Neumann noted that office building occupancies are approximately 10% to 20% in New York City—maybe. When people return, he believes 100% occupancy will "normally" look like 60% occupancy, despite that many of the large commercial office buildings are—either in conjunction with their major tenants or on their own—building out major amenity spaces: gyms, conference centers, restaurants, cafes, to make their employees feel good about returning.
Ghost kitchens will also significantly affect a caterer’s ability to jump back into the market. One significant barrier to caterers: building management wants to reduce the number of people entering the building. “But if you are a ghost kitchen doing 20 brands, then you’re satisfying 20 different taste levels, 20 different options in one delivery. [Corporate catering] has not just been changed by this, it has been blown apart. I don’t know what it will look like in six months or a year—or ever,” said Neumann.

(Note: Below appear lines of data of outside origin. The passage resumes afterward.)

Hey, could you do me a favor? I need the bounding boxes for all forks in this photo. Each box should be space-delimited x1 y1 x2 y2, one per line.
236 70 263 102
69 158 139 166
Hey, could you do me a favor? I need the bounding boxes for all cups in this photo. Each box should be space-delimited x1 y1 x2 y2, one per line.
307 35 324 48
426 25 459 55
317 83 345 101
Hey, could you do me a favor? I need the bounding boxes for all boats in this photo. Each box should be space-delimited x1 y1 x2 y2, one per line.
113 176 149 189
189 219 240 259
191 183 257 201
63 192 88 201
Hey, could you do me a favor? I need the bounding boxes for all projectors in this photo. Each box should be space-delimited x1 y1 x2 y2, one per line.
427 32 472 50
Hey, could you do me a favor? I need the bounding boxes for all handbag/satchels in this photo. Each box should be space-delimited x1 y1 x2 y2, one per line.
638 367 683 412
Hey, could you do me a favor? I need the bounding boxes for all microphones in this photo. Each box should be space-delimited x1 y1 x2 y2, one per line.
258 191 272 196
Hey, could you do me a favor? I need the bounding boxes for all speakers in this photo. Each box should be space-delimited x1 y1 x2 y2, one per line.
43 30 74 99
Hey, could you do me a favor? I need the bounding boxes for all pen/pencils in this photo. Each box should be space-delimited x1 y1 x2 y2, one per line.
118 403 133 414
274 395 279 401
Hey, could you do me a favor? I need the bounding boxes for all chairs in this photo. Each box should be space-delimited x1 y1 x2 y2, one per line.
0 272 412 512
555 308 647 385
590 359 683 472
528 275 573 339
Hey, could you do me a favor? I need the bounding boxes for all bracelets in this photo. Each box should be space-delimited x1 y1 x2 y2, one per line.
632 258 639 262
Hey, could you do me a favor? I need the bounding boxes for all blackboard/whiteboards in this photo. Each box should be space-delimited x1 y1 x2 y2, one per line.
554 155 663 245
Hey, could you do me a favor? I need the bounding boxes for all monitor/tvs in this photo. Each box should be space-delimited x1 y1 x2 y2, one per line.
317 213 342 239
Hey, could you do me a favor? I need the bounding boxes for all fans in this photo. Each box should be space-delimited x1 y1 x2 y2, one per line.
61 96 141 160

Delivery times are increasing significantly in New York City as people take to their personal vehicles instead of using mass transit.
Photo: ingimage
Another delivery barrier in the New York City market is the switch from mass transit and crowded subway cars to an increase in personal cars on the streets and highways into and out of the city. Delivery times are increasing significantly, says Robin Selden, Partner and Executive Chef, Marcia Selden Catering & Events. “Paying labor to make these deliveries doesn’t even make sense anymore because I can’t charge enough to make them worthwhile; so, we’re just trying to get out of it entirely.”
On the opposite end of the country, however, a light glimmers for the VT Group in Portland. As hotels become unable to handle food service due to staffing issues, food supply, or smaller customer base, the VT Group has been hired to go in with box lunches, catered meals, and mostly delivery and drop off for hotel ballrooms and meeting rooms. “There are opportunities that come from odd places,” Art Fortuna, President, says, noting also that a local golf course needed help with staffing for their tournaments. “They had the food but didn’t have the service staff, so we provided that. They were thrilled to get somebody who knows what they’re doing instead of the high school kids they usually use. There are opportunities.”
Tracy Vessillo, President, Puff ‘n Stuff Catering in Florida agrees. “Puff didn’t really play in the corporate delivery world before, but what we are starting to see happen is that it’s a little safer for corporations to have a meeting and have a corporate delivery opposed to a big function. A lot of traditional foodservice companies that had a traditional café …the population isn’t there anymore and they can’t afford to go in and produce food. We’ve had a couple of foodservice companies come to us and say, ‘will you produce the food for us?’ They’ll brand it and have their employees heat it up and serve it. We have actually picked up a decent amount of business doing that.”
Back in Chicago, Ware remarks that, “the delivery business is critical to our business, so we have to make it work.
“We won’t see anything else in 2021; but we are definitely hearing from our corporate clients that they are remodeling offices, building more meeting rooms and less cubicles, and facilitating the future of what they see the workplace looking like: a place where people are going to come to be together; and that creates opportunity for us. We’ve seen a lot of corporate clients that are reaching out to us and other caterers in the market for a formal RFP process, saying they want to change the way catering works in their buildings; we don’t want to have 20 different people coming in delivering, they want to streamline to two or three providers for catering. We have a lot in our delivery pipeline as soon as the lights go on.”